4. Date et signature sont indissociables.

"Par essence une signature est toujours datée, elle n'a de valeur qu'a ce titre. Elle date et elle a une date. Et avant d'être mentionnée, l'inscription d'une date (ici, maintenant, ce jour, etc.) ne va jamais sans une espèce de signature : celui ou celle qui inscrit l'année, le jour, le lieu, bref le présent d'un "ici et maintenant" atteste par à sa propre présence à l'acte de l'inscription" (Schibboleth, pp33-34).

La date est une incision dans la mémoire et dans le temps. En rassemblant des éléments disparates, pour lesquels il n'y a plus de témoin, elle manifeste qu'il y a de la singularité chiffrée, irréductible au concept et au savoir. Le poème peut encore être lu, mais comme un mot de passe incompréhensible, un schibboleth, qui scelle et descelle à la fois.

cf : Qu'on le sache ou non, une parole est toujours datée - et un discours parle à sa date §1.

Désigner une date selon un code objectif, c'est préparer la possibilité de sa commémoration. On retrouve cette structure, répétée sous la forme d'un anneau, dans les anniversaires, les horloges, les cadrans solaires, et aussi le retour des rituels. En tant qu'objets idéaux, la date ou l'heure reviennent toujours à la même place. Mais il faut pour cela qu'ils aient préalablement réduit en cendre l'événement indéchiffrable dont ils sont le rappel. A chaque commémoration, il faudra, à nouveau, oublier l'unicité de l'événement.

cf : Signer, c'est affirmer de façon fière, triomphante, quelque chose dont on a déjà fait son deuil.

Une oeuvre dite d'"art" renvoie toujours à une date unique, singulière. Son attrait tient en partie au secret, à l'énigme de cette date perdue. Un "Je" singulier, solitaire, survit à travers elle. Par l'art, il s'affranchit de l'art; il va et vient, sans horizon ni destination pré-établie.

Un poème est en dette à l'égard de plus d'une date, celle ou celles où il a été écrit, mais aussi celles où il renvoie, des dates dont le contenu reste secret, inconnu, scellé.

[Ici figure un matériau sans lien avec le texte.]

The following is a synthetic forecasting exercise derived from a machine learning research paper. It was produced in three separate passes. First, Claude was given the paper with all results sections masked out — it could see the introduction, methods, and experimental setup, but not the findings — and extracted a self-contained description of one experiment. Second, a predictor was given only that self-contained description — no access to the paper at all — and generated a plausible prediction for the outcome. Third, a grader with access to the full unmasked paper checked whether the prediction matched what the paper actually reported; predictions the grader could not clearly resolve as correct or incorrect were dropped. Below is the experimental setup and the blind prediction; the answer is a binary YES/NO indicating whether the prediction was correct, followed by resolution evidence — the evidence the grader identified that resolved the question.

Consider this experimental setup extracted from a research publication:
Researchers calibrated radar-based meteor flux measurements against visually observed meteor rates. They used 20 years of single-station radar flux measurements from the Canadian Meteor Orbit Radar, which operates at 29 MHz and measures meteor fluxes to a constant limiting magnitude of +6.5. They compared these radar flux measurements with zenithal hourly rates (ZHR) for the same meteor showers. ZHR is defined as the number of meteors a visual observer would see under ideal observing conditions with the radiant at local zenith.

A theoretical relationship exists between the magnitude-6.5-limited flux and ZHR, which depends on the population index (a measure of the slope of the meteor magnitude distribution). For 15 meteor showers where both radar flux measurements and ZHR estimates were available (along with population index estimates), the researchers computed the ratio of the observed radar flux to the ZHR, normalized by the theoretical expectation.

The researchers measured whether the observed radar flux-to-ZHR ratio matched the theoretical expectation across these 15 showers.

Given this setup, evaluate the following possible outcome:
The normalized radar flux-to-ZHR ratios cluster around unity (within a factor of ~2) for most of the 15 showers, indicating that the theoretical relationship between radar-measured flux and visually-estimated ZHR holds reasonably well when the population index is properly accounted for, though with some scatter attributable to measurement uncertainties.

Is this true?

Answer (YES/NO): NO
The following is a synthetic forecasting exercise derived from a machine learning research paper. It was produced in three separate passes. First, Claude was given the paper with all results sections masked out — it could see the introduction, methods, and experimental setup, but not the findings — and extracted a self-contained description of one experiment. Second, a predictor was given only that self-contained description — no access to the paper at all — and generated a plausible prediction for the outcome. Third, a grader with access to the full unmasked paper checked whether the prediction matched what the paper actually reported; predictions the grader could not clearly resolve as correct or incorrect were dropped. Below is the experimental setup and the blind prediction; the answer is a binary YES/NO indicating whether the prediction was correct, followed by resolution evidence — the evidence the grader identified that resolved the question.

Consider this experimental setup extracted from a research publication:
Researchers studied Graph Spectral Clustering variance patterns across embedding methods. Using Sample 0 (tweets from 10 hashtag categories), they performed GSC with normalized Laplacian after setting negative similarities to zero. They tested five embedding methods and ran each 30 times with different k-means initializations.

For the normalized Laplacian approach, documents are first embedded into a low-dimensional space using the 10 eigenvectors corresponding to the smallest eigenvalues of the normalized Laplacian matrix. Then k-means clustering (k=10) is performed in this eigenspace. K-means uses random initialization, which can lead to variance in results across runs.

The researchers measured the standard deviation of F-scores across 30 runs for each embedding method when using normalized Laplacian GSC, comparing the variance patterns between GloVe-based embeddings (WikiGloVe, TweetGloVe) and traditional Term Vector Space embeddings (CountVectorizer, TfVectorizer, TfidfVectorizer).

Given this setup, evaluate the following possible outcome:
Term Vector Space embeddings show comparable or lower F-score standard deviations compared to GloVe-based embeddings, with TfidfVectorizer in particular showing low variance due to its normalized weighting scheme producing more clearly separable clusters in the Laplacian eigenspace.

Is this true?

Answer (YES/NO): YES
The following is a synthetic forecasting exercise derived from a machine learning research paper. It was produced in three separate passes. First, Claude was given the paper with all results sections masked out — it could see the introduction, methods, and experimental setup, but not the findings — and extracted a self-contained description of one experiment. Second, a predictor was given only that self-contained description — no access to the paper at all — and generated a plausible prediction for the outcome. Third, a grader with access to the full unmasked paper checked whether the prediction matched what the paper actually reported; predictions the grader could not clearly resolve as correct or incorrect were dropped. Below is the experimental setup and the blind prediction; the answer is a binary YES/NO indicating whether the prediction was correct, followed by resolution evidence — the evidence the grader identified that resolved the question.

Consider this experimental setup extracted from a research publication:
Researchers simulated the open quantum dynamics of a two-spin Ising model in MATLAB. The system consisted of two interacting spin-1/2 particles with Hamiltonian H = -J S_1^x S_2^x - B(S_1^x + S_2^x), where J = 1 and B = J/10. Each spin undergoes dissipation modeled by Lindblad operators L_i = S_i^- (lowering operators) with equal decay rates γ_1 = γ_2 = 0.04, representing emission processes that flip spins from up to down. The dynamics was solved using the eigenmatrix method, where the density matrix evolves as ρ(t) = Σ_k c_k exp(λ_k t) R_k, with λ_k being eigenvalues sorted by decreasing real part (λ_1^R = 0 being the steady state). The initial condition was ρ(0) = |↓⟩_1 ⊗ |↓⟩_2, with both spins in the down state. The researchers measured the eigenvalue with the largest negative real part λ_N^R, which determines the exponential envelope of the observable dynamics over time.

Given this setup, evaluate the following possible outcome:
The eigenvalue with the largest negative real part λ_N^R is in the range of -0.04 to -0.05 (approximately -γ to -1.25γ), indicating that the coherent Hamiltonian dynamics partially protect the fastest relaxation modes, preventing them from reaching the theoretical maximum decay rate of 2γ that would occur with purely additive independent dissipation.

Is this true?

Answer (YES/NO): YES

Depuis ces dates, il s'adresse à d'autres dates qu'il ignore, celles où il sera lu.

 

5. Il faut, pour philosopher, exclure la date et la signature.

Quand les auteurs, à la manière conventionnelle, signent et datent leurs textes, ils effacent les problématiques de la date et de la signature. Dès que que la logique du signe ou de l'ordre symbolique prévaut, les questions d'identification, de cadre ou de parergon sont exclues. Derrida lui-même ne manquait jamais de dater et signer ses textes à la façon classique, et cette pratique reste universelle, y compris parmi ceux qui renvoient à la déconstruction. Dans Le facteur de la vérité, Derrida analyse le cas de Lacan qui, dans son interprétation du texte d'Edgar Poe, La lettre volée, laisse tomber tout ce qui n'entre pas dans son analyse structurale (La Carte Postale, p460). Pour penser philosophiquement ou analytiquement, il faudrait éliminer toute trace chiffrée de la date, tout schibboleth. Mais malgré et à travers ces pratiques, le cryptage fait retour. La distinction entre les deux types de dates est fragile, elles se rejoignent en anneau.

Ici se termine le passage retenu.